> Compiti scritti
A. Rispondi alle seguenti domande sul brano sul Taiki Ken.
(i) Con quale nome viene indicata la potenza nel Taiki Ken?
(ii) Di quale arte marziale l'antico Te di Okinawa è il progenitore?
(iii) Con quale termine sono indicate tra parentesi le tecniche?
B. Stabilisci se ciascuna affermazione concorda con il brano sul Taiki Ken, citando le parole decisive.
(i) Le percosse nel Taiki Ken sfruttano la rotazione dei fianchi.
(ii) Allo Spirito Ribelle si parla di formazione e non di allenamento.
(iii) Lo stesso modus operandi vale anche nel Tai Chi Chuan.
C. Modifica la parte del brano sul Taiki Ken compresa tra "Ci sono molte, tante" e "sue personali esperienze.", estremi inclusi, e riscrivila sostituendo "pagina bianca" con "tela vuota".

> Brano di lettura
2. Grazia è il movimento senza sprechi. La grazia nel Taiki Ken si manifesta nella capacità di muoversi con fluidità e precisione. Ogni gesto è essenziale, senza inutili tensioni e contrazioni. La formazione (non a caso noi allo Spirito Ribelle parliamo di formazione e non di allenamento / addestramento) include esercizi e giochi di sensibilità e percezione, affinando la capacità di intuire le mosse dell’opponente per rispondere con naturalezza e semplicità. Per usare un’espressione in voga nell’antico Te di Okinawa (il progenitore del Karate giapponese), niente “mani fiorite”.

3. Potenza è energia esplosiva. La potenza (Hakkei) nel Taiki Ken non origina dalla forza bruta, dall’attenzione spasmodica al lavoro muscolare, ma comprende anche attenzione e sinergia con le articolazioni, il tessuto connettivo, i tendini e, a certi livelli, il sistema degli organi interni. Le percosse sono brevi, esplosive e mirate, sfruttando le onde cinetiche (non la rotazione dei fianchi),  il peso del corpo e l’integrità fisicoemotiva, ovvero l’individuo nella sua interezza. Il che significa non unire mente e corpo (che sono già un’unica realtà (5), si tratta solo di comprenderlo!!) ma affrontare il rapporto tra corpo e mondo.

 

Questo è il “modus operandi” qui allo Spirito Ribelle, nel Kenpo Taiki Ken ma anche nel Tai Chi Chuan, perché sono convinto che queste sopra sono le caratteristiche performanti e vincenti di un’Arte Marziale.

Ci sono molte, tante Arti Marziali Tradizionali e loro derivate, invece, che si offrono come strutturate, come un sistema. Io, alla luce delle mie esperienze di vita e marziali, degli studi su libri e documenti, degli incontri fatti con Maestri e praticanti sia del mondo marziale che del mondo corpo e movimento in genere, ho scelto da tempo un percorso in cui sia il praticante il protagonista e l’Arte studiata il mezzo per esplorare di sé e delle relazioni attraverso la pratica del conflitto, del confronto di corpo. 

Non mi occupo di “insegnare” tecniche (waza), di farle imitare fedelmente, cioè scrivere un testo preconfezionato su una pagina bianca, perché nessun individuo è una pagina bianca ma ognuno di noi è una pagina diversa che ha già scritte le sue personali esperienze.

> Dati disponibili
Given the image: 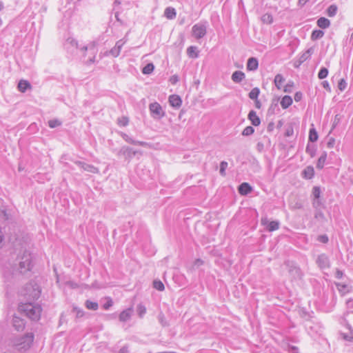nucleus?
<instances>
[{"label":"nucleus","mask_w":353,"mask_h":353,"mask_svg":"<svg viewBox=\"0 0 353 353\" xmlns=\"http://www.w3.org/2000/svg\"><path fill=\"white\" fill-rule=\"evenodd\" d=\"M34 340V335L32 333H28L21 339V342L17 344L19 349H28Z\"/></svg>","instance_id":"8"},{"label":"nucleus","mask_w":353,"mask_h":353,"mask_svg":"<svg viewBox=\"0 0 353 353\" xmlns=\"http://www.w3.org/2000/svg\"><path fill=\"white\" fill-rule=\"evenodd\" d=\"M290 207L293 210L301 209L303 208V204L299 200L295 199L290 203Z\"/></svg>","instance_id":"40"},{"label":"nucleus","mask_w":353,"mask_h":353,"mask_svg":"<svg viewBox=\"0 0 353 353\" xmlns=\"http://www.w3.org/2000/svg\"><path fill=\"white\" fill-rule=\"evenodd\" d=\"M85 306L87 309L91 310H97L98 309L99 305L97 302H94L90 300H87L85 302Z\"/></svg>","instance_id":"37"},{"label":"nucleus","mask_w":353,"mask_h":353,"mask_svg":"<svg viewBox=\"0 0 353 353\" xmlns=\"http://www.w3.org/2000/svg\"><path fill=\"white\" fill-rule=\"evenodd\" d=\"M123 43L121 40L117 42L114 48H112V56L117 57L120 53L121 48Z\"/></svg>","instance_id":"32"},{"label":"nucleus","mask_w":353,"mask_h":353,"mask_svg":"<svg viewBox=\"0 0 353 353\" xmlns=\"http://www.w3.org/2000/svg\"><path fill=\"white\" fill-rule=\"evenodd\" d=\"M153 287L159 291H163L165 289L163 283L159 280L153 281Z\"/></svg>","instance_id":"46"},{"label":"nucleus","mask_w":353,"mask_h":353,"mask_svg":"<svg viewBox=\"0 0 353 353\" xmlns=\"http://www.w3.org/2000/svg\"><path fill=\"white\" fill-rule=\"evenodd\" d=\"M328 70L325 68V67H323L320 69L319 73H318V77L319 79H323L325 78H326L328 75Z\"/></svg>","instance_id":"42"},{"label":"nucleus","mask_w":353,"mask_h":353,"mask_svg":"<svg viewBox=\"0 0 353 353\" xmlns=\"http://www.w3.org/2000/svg\"><path fill=\"white\" fill-rule=\"evenodd\" d=\"M74 163L77 166H79L82 170L92 173H95L97 172V168H96L92 165L87 164L85 162L77 161L74 162Z\"/></svg>","instance_id":"13"},{"label":"nucleus","mask_w":353,"mask_h":353,"mask_svg":"<svg viewBox=\"0 0 353 353\" xmlns=\"http://www.w3.org/2000/svg\"><path fill=\"white\" fill-rule=\"evenodd\" d=\"M294 85L293 81H289L284 87L283 92L290 93Z\"/></svg>","instance_id":"52"},{"label":"nucleus","mask_w":353,"mask_h":353,"mask_svg":"<svg viewBox=\"0 0 353 353\" xmlns=\"http://www.w3.org/2000/svg\"><path fill=\"white\" fill-rule=\"evenodd\" d=\"M302 175L305 179H312L314 175V170L313 167L307 166L305 169H304L303 170Z\"/></svg>","instance_id":"29"},{"label":"nucleus","mask_w":353,"mask_h":353,"mask_svg":"<svg viewBox=\"0 0 353 353\" xmlns=\"http://www.w3.org/2000/svg\"><path fill=\"white\" fill-rule=\"evenodd\" d=\"M303 98V94L301 92H296L294 94V99L295 101L299 102Z\"/></svg>","instance_id":"56"},{"label":"nucleus","mask_w":353,"mask_h":353,"mask_svg":"<svg viewBox=\"0 0 353 353\" xmlns=\"http://www.w3.org/2000/svg\"><path fill=\"white\" fill-rule=\"evenodd\" d=\"M65 45L68 46V48H69L70 46L77 49L79 48L78 42L73 38H68L66 40Z\"/></svg>","instance_id":"45"},{"label":"nucleus","mask_w":353,"mask_h":353,"mask_svg":"<svg viewBox=\"0 0 353 353\" xmlns=\"http://www.w3.org/2000/svg\"><path fill=\"white\" fill-rule=\"evenodd\" d=\"M32 85L29 81L21 79L19 81L17 88L21 92H25L27 90L31 89Z\"/></svg>","instance_id":"22"},{"label":"nucleus","mask_w":353,"mask_h":353,"mask_svg":"<svg viewBox=\"0 0 353 353\" xmlns=\"http://www.w3.org/2000/svg\"><path fill=\"white\" fill-rule=\"evenodd\" d=\"M336 286H337V288H338L339 291L343 295H344L345 294H346V293L350 292L349 288H348V286L347 285L338 283V284H336Z\"/></svg>","instance_id":"44"},{"label":"nucleus","mask_w":353,"mask_h":353,"mask_svg":"<svg viewBox=\"0 0 353 353\" xmlns=\"http://www.w3.org/2000/svg\"><path fill=\"white\" fill-rule=\"evenodd\" d=\"M119 353H128L127 346H123L122 348H121Z\"/></svg>","instance_id":"64"},{"label":"nucleus","mask_w":353,"mask_h":353,"mask_svg":"<svg viewBox=\"0 0 353 353\" xmlns=\"http://www.w3.org/2000/svg\"><path fill=\"white\" fill-rule=\"evenodd\" d=\"M207 33V26L204 23H196L192 28V36L196 39L203 38Z\"/></svg>","instance_id":"7"},{"label":"nucleus","mask_w":353,"mask_h":353,"mask_svg":"<svg viewBox=\"0 0 353 353\" xmlns=\"http://www.w3.org/2000/svg\"><path fill=\"white\" fill-rule=\"evenodd\" d=\"M164 16L168 19H173L176 16V10L172 7H168L164 11Z\"/></svg>","instance_id":"28"},{"label":"nucleus","mask_w":353,"mask_h":353,"mask_svg":"<svg viewBox=\"0 0 353 353\" xmlns=\"http://www.w3.org/2000/svg\"><path fill=\"white\" fill-rule=\"evenodd\" d=\"M327 159V152L325 151L323 152L321 156L319 157L317 163H316V168L318 170H322L324 168L325 161Z\"/></svg>","instance_id":"23"},{"label":"nucleus","mask_w":353,"mask_h":353,"mask_svg":"<svg viewBox=\"0 0 353 353\" xmlns=\"http://www.w3.org/2000/svg\"><path fill=\"white\" fill-rule=\"evenodd\" d=\"M12 324L16 330L21 331L23 330V329L25 327V323L23 319H21L20 317L14 316L12 319Z\"/></svg>","instance_id":"19"},{"label":"nucleus","mask_w":353,"mask_h":353,"mask_svg":"<svg viewBox=\"0 0 353 353\" xmlns=\"http://www.w3.org/2000/svg\"><path fill=\"white\" fill-rule=\"evenodd\" d=\"M154 70V65L153 63H150L146 64L142 69V72L144 74H151Z\"/></svg>","instance_id":"36"},{"label":"nucleus","mask_w":353,"mask_h":353,"mask_svg":"<svg viewBox=\"0 0 353 353\" xmlns=\"http://www.w3.org/2000/svg\"><path fill=\"white\" fill-rule=\"evenodd\" d=\"M347 87V83L344 79H340V81L338 83V88L341 91L345 90V89Z\"/></svg>","instance_id":"51"},{"label":"nucleus","mask_w":353,"mask_h":353,"mask_svg":"<svg viewBox=\"0 0 353 353\" xmlns=\"http://www.w3.org/2000/svg\"><path fill=\"white\" fill-rule=\"evenodd\" d=\"M19 310L31 320L38 321L40 319L41 307L39 305H33L30 303L21 304L19 306Z\"/></svg>","instance_id":"1"},{"label":"nucleus","mask_w":353,"mask_h":353,"mask_svg":"<svg viewBox=\"0 0 353 353\" xmlns=\"http://www.w3.org/2000/svg\"><path fill=\"white\" fill-rule=\"evenodd\" d=\"M41 290L37 283H30L24 288L23 295L27 296L30 300H37L39 298Z\"/></svg>","instance_id":"3"},{"label":"nucleus","mask_w":353,"mask_h":353,"mask_svg":"<svg viewBox=\"0 0 353 353\" xmlns=\"http://www.w3.org/2000/svg\"><path fill=\"white\" fill-rule=\"evenodd\" d=\"M293 133H294V129L292 126H289L286 130H285V137H291L293 135Z\"/></svg>","instance_id":"54"},{"label":"nucleus","mask_w":353,"mask_h":353,"mask_svg":"<svg viewBox=\"0 0 353 353\" xmlns=\"http://www.w3.org/2000/svg\"><path fill=\"white\" fill-rule=\"evenodd\" d=\"M89 50L90 52L91 53V54L92 55V57L89 58L86 61L87 63H92L94 62V53H95V50H94V45H92L91 46L89 47V48L87 47V46H83V48H81V51H86Z\"/></svg>","instance_id":"27"},{"label":"nucleus","mask_w":353,"mask_h":353,"mask_svg":"<svg viewBox=\"0 0 353 353\" xmlns=\"http://www.w3.org/2000/svg\"><path fill=\"white\" fill-rule=\"evenodd\" d=\"M308 59H309V57H307V55H306L305 52L303 53L299 59V65H301L303 62H305Z\"/></svg>","instance_id":"53"},{"label":"nucleus","mask_w":353,"mask_h":353,"mask_svg":"<svg viewBox=\"0 0 353 353\" xmlns=\"http://www.w3.org/2000/svg\"><path fill=\"white\" fill-rule=\"evenodd\" d=\"M259 68V61L255 57H250L248 59L246 65V69L248 71H255Z\"/></svg>","instance_id":"18"},{"label":"nucleus","mask_w":353,"mask_h":353,"mask_svg":"<svg viewBox=\"0 0 353 353\" xmlns=\"http://www.w3.org/2000/svg\"><path fill=\"white\" fill-rule=\"evenodd\" d=\"M187 54L189 57L195 59L199 57V51L197 49V47L191 46L187 49Z\"/></svg>","instance_id":"25"},{"label":"nucleus","mask_w":353,"mask_h":353,"mask_svg":"<svg viewBox=\"0 0 353 353\" xmlns=\"http://www.w3.org/2000/svg\"><path fill=\"white\" fill-rule=\"evenodd\" d=\"M285 81V79L281 74H277L274 77V84L277 89L280 90L281 88L282 83Z\"/></svg>","instance_id":"31"},{"label":"nucleus","mask_w":353,"mask_h":353,"mask_svg":"<svg viewBox=\"0 0 353 353\" xmlns=\"http://www.w3.org/2000/svg\"><path fill=\"white\" fill-rule=\"evenodd\" d=\"M73 310L74 312H76V316L77 317L79 318V317H82L84 314V312L83 310H80V309H78L77 307H74Z\"/></svg>","instance_id":"58"},{"label":"nucleus","mask_w":353,"mask_h":353,"mask_svg":"<svg viewBox=\"0 0 353 353\" xmlns=\"http://www.w3.org/2000/svg\"><path fill=\"white\" fill-rule=\"evenodd\" d=\"M261 20L265 23L271 24L273 22V17L269 13H265L261 17Z\"/></svg>","instance_id":"41"},{"label":"nucleus","mask_w":353,"mask_h":353,"mask_svg":"<svg viewBox=\"0 0 353 353\" xmlns=\"http://www.w3.org/2000/svg\"><path fill=\"white\" fill-rule=\"evenodd\" d=\"M137 152V150L130 147H123L119 151V153L122 154L126 159L133 158Z\"/></svg>","instance_id":"14"},{"label":"nucleus","mask_w":353,"mask_h":353,"mask_svg":"<svg viewBox=\"0 0 353 353\" xmlns=\"http://www.w3.org/2000/svg\"><path fill=\"white\" fill-rule=\"evenodd\" d=\"M168 101L170 105L175 109H179L182 105V99L180 96L177 94L170 95Z\"/></svg>","instance_id":"9"},{"label":"nucleus","mask_w":353,"mask_h":353,"mask_svg":"<svg viewBox=\"0 0 353 353\" xmlns=\"http://www.w3.org/2000/svg\"><path fill=\"white\" fill-rule=\"evenodd\" d=\"M337 6L334 4L330 6L327 9V14L329 17H332L336 14Z\"/></svg>","instance_id":"39"},{"label":"nucleus","mask_w":353,"mask_h":353,"mask_svg":"<svg viewBox=\"0 0 353 353\" xmlns=\"http://www.w3.org/2000/svg\"><path fill=\"white\" fill-rule=\"evenodd\" d=\"M132 313H133V310L132 307H129V308L123 310L119 314V320L122 322H125V321H128L130 319Z\"/></svg>","instance_id":"20"},{"label":"nucleus","mask_w":353,"mask_h":353,"mask_svg":"<svg viewBox=\"0 0 353 353\" xmlns=\"http://www.w3.org/2000/svg\"><path fill=\"white\" fill-rule=\"evenodd\" d=\"M248 119L254 126H259L261 124L260 118L257 116L256 112L253 110H250L248 113Z\"/></svg>","instance_id":"17"},{"label":"nucleus","mask_w":353,"mask_h":353,"mask_svg":"<svg viewBox=\"0 0 353 353\" xmlns=\"http://www.w3.org/2000/svg\"><path fill=\"white\" fill-rule=\"evenodd\" d=\"M130 119L127 116H122L121 117L117 118V124L119 127H125L128 125Z\"/></svg>","instance_id":"30"},{"label":"nucleus","mask_w":353,"mask_h":353,"mask_svg":"<svg viewBox=\"0 0 353 353\" xmlns=\"http://www.w3.org/2000/svg\"><path fill=\"white\" fill-rule=\"evenodd\" d=\"M324 35V32L321 30H314L311 34V39L315 41L322 38Z\"/></svg>","instance_id":"34"},{"label":"nucleus","mask_w":353,"mask_h":353,"mask_svg":"<svg viewBox=\"0 0 353 353\" xmlns=\"http://www.w3.org/2000/svg\"><path fill=\"white\" fill-rule=\"evenodd\" d=\"M322 86L328 92H331V88L327 81H323L322 82Z\"/></svg>","instance_id":"60"},{"label":"nucleus","mask_w":353,"mask_h":353,"mask_svg":"<svg viewBox=\"0 0 353 353\" xmlns=\"http://www.w3.org/2000/svg\"><path fill=\"white\" fill-rule=\"evenodd\" d=\"M149 110L151 117L155 120H160L165 116V112L161 105L157 102L150 103Z\"/></svg>","instance_id":"4"},{"label":"nucleus","mask_w":353,"mask_h":353,"mask_svg":"<svg viewBox=\"0 0 353 353\" xmlns=\"http://www.w3.org/2000/svg\"><path fill=\"white\" fill-rule=\"evenodd\" d=\"M228 167V163L225 161H223L220 163V174L221 176H225V170Z\"/></svg>","instance_id":"49"},{"label":"nucleus","mask_w":353,"mask_h":353,"mask_svg":"<svg viewBox=\"0 0 353 353\" xmlns=\"http://www.w3.org/2000/svg\"><path fill=\"white\" fill-rule=\"evenodd\" d=\"M321 188L319 186H314L312 189V195H313V206L316 210H320L322 208H324L323 199L321 197Z\"/></svg>","instance_id":"5"},{"label":"nucleus","mask_w":353,"mask_h":353,"mask_svg":"<svg viewBox=\"0 0 353 353\" xmlns=\"http://www.w3.org/2000/svg\"><path fill=\"white\" fill-rule=\"evenodd\" d=\"M292 97L289 95H285L281 101V105L283 109H287L292 105Z\"/></svg>","instance_id":"26"},{"label":"nucleus","mask_w":353,"mask_h":353,"mask_svg":"<svg viewBox=\"0 0 353 353\" xmlns=\"http://www.w3.org/2000/svg\"><path fill=\"white\" fill-rule=\"evenodd\" d=\"M203 264V261H202L201 259H197L194 261V264H193V266L194 267H196V268H199L200 267L201 265H202Z\"/></svg>","instance_id":"61"},{"label":"nucleus","mask_w":353,"mask_h":353,"mask_svg":"<svg viewBox=\"0 0 353 353\" xmlns=\"http://www.w3.org/2000/svg\"><path fill=\"white\" fill-rule=\"evenodd\" d=\"M316 263L321 269H325L330 267V262L327 256L322 254L316 259Z\"/></svg>","instance_id":"11"},{"label":"nucleus","mask_w":353,"mask_h":353,"mask_svg":"<svg viewBox=\"0 0 353 353\" xmlns=\"http://www.w3.org/2000/svg\"><path fill=\"white\" fill-rule=\"evenodd\" d=\"M158 319H159V323H161V325L163 327H166V326H168V323L165 319V317L164 316V314L161 312L159 316H158Z\"/></svg>","instance_id":"48"},{"label":"nucleus","mask_w":353,"mask_h":353,"mask_svg":"<svg viewBox=\"0 0 353 353\" xmlns=\"http://www.w3.org/2000/svg\"><path fill=\"white\" fill-rule=\"evenodd\" d=\"M137 312L139 316L141 318L146 312V308L141 304L137 306Z\"/></svg>","instance_id":"50"},{"label":"nucleus","mask_w":353,"mask_h":353,"mask_svg":"<svg viewBox=\"0 0 353 353\" xmlns=\"http://www.w3.org/2000/svg\"><path fill=\"white\" fill-rule=\"evenodd\" d=\"M254 132V128L252 126H247L245 127L243 132L242 135L245 137L250 136Z\"/></svg>","instance_id":"43"},{"label":"nucleus","mask_w":353,"mask_h":353,"mask_svg":"<svg viewBox=\"0 0 353 353\" xmlns=\"http://www.w3.org/2000/svg\"><path fill=\"white\" fill-rule=\"evenodd\" d=\"M318 138L319 135L315 128H310L309 131V141L314 143L318 140Z\"/></svg>","instance_id":"33"},{"label":"nucleus","mask_w":353,"mask_h":353,"mask_svg":"<svg viewBox=\"0 0 353 353\" xmlns=\"http://www.w3.org/2000/svg\"><path fill=\"white\" fill-rule=\"evenodd\" d=\"M274 122H270L268 125V127H267V130L268 132H272L274 130Z\"/></svg>","instance_id":"62"},{"label":"nucleus","mask_w":353,"mask_h":353,"mask_svg":"<svg viewBox=\"0 0 353 353\" xmlns=\"http://www.w3.org/2000/svg\"><path fill=\"white\" fill-rule=\"evenodd\" d=\"M310 0H299L298 6L300 7L304 6Z\"/></svg>","instance_id":"63"},{"label":"nucleus","mask_w":353,"mask_h":353,"mask_svg":"<svg viewBox=\"0 0 353 353\" xmlns=\"http://www.w3.org/2000/svg\"><path fill=\"white\" fill-rule=\"evenodd\" d=\"M317 240L320 241L321 243H327L328 241V237L327 235H320L318 236Z\"/></svg>","instance_id":"55"},{"label":"nucleus","mask_w":353,"mask_h":353,"mask_svg":"<svg viewBox=\"0 0 353 353\" xmlns=\"http://www.w3.org/2000/svg\"><path fill=\"white\" fill-rule=\"evenodd\" d=\"M238 191L241 195L245 196L252 191V188L248 183L244 182L239 185Z\"/></svg>","instance_id":"16"},{"label":"nucleus","mask_w":353,"mask_h":353,"mask_svg":"<svg viewBox=\"0 0 353 353\" xmlns=\"http://www.w3.org/2000/svg\"><path fill=\"white\" fill-rule=\"evenodd\" d=\"M305 151L311 157H314L316 155V148L314 145L307 143Z\"/></svg>","instance_id":"38"},{"label":"nucleus","mask_w":353,"mask_h":353,"mask_svg":"<svg viewBox=\"0 0 353 353\" xmlns=\"http://www.w3.org/2000/svg\"><path fill=\"white\" fill-rule=\"evenodd\" d=\"M61 125V122L58 119H52L48 121V125L51 128H54Z\"/></svg>","instance_id":"47"},{"label":"nucleus","mask_w":353,"mask_h":353,"mask_svg":"<svg viewBox=\"0 0 353 353\" xmlns=\"http://www.w3.org/2000/svg\"><path fill=\"white\" fill-rule=\"evenodd\" d=\"M260 94V90L259 88L256 87L251 90V91L248 94V97L252 100H256L258 99L259 95Z\"/></svg>","instance_id":"35"},{"label":"nucleus","mask_w":353,"mask_h":353,"mask_svg":"<svg viewBox=\"0 0 353 353\" xmlns=\"http://www.w3.org/2000/svg\"><path fill=\"white\" fill-rule=\"evenodd\" d=\"M317 26L323 29L327 28L330 26V21L325 17H320L316 21Z\"/></svg>","instance_id":"24"},{"label":"nucleus","mask_w":353,"mask_h":353,"mask_svg":"<svg viewBox=\"0 0 353 353\" xmlns=\"http://www.w3.org/2000/svg\"><path fill=\"white\" fill-rule=\"evenodd\" d=\"M285 265L288 268V272L293 279H301L302 274L300 268L293 261H286Z\"/></svg>","instance_id":"6"},{"label":"nucleus","mask_w":353,"mask_h":353,"mask_svg":"<svg viewBox=\"0 0 353 353\" xmlns=\"http://www.w3.org/2000/svg\"><path fill=\"white\" fill-rule=\"evenodd\" d=\"M261 223L263 225H265L267 230L270 232L279 229V222L278 221H269L267 219H262Z\"/></svg>","instance_id":"10"},{"label":"nucleus","mask_w":353,"mask_h":353,"mask_svg":"<svg viewBox=\"0 0 353 353\" xmlns=\"http://www.w3.org/2000/svg\"><path fill=\"white\" fill-rule=\"evenodd\" d=\"M121 136L125 140V141H127L128 143H129L130 144L140 145V146H143V147H149L150 146V143L145 142V141L133 140L132 138L129 137L128 135H127L125 133H122Z\"/></svg>","instance_id":"15"},{"label":"nucleus","mask_w":353,"mask_h":353,"mask_svg":"<svg viewBox=\"0 0 353 353\" xmlns=\"http://www.w3.org/2000/svg\"><path fill=\"white\" fill-rule=\"evenodd\" d=\"M179 77L177 75H173L170 77V82L174 85L176 84L178 81H179Z\"/></svg>","instance_id":"59"},{"label":"nucleus","mask_w":353,"mask_h":353,"mask_svg":"<svg viewBox=\"0 0 353 353\" xmlns=\"http://www.w3.org/2000/svg\"><path fill=\"white\" fill-rule=\"evenodd\" d=\"M341 117L339 114H336L333 121L332 128H335L337 124L340 122Z\"/></svg>","instance_id":"57"},{"label":"nucleus","mask_w":353,"mask_h":353,"mask_svg":"<svg viewBox=\"0 0 353 353\" xmlns=\"http://www.w3.org/2000/svg\"><path fill=\"white\" fill-rule=\"evenodd\" d=\"M19 271L21 274H25L26 272L31 270L32 256L30 252L24 251L23 254L19 256Z\"/></svg>","instance_id":"2"},{"label":"nucleus","mask_w":353,"mask_h":353,"mask_svg":"<svg viewBox=\"0 0 353 353\" xmlns=\"http://www.w3.org/2000/svg\"><path fill=\"white\" fill-rule=\"evenodd\" d=\"M245 74L242 71L236 70L232 74V80L236 83H241L245 79Z\"/></svg>","instance_id":"21"},{"label":"nucleus","mask_w":353,"mask_h":353,"mask_svg":"<svg viewBox=\"0 0 353 353\" xmlns=\"http://www.w3.org/2000/svg\"><path fill=\"white\" fill-rule=\"evenodd\" d=\"M279 99H273L271 101L270 105L268 110V115H273L278 113L280 111L279 107Z\"/></svg>","instance_id":"12"}]
</instances>
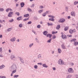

> Soluzioni dei compiti
A.
(i) Hakkei.
(ii) Del Karate giapponese.
(iii) Waza.

B.
(i) No: «sfruttando le onde cinetiche (non la rotazione dei fianchi)».
(ii) Sì: «noi allo Spirito Ribelle parliamo di formazione e non di allenamento / addestramento».
(iii) Sì: «nel Kenpo Taiki Ken ma anche nel Tai Chi Chuan».

C.
Ci sono molte, tante Arti Marziali Tradizionali e loro derivate, invece, che si offrono come strutturate, come un sistema. Io, alla luce delle mie esperienze di vita e marziali, degli studi su libri e documenti, degli incontri fatti con Maestri e praticanti sia del mondo marziale che del mondo corpo e movimento in genere, ho scelto da tempo un percorso in cui sia il praticante il protagonista e l’Arte studiata il mezzo per esplorare di sé e delle relazioni attraverso la pratica del conflitto, del confronto di corpo. 

Non mi occupo di “insegnare” tecniche (waza), di farle imitare fedelmente, cioè scrivere un testo preconfezionato su una tela vuota, perché nessun individuo è una tela vuota ma ognuno di noi è una pagina diversa che ha già scritte le sue personali esperienze.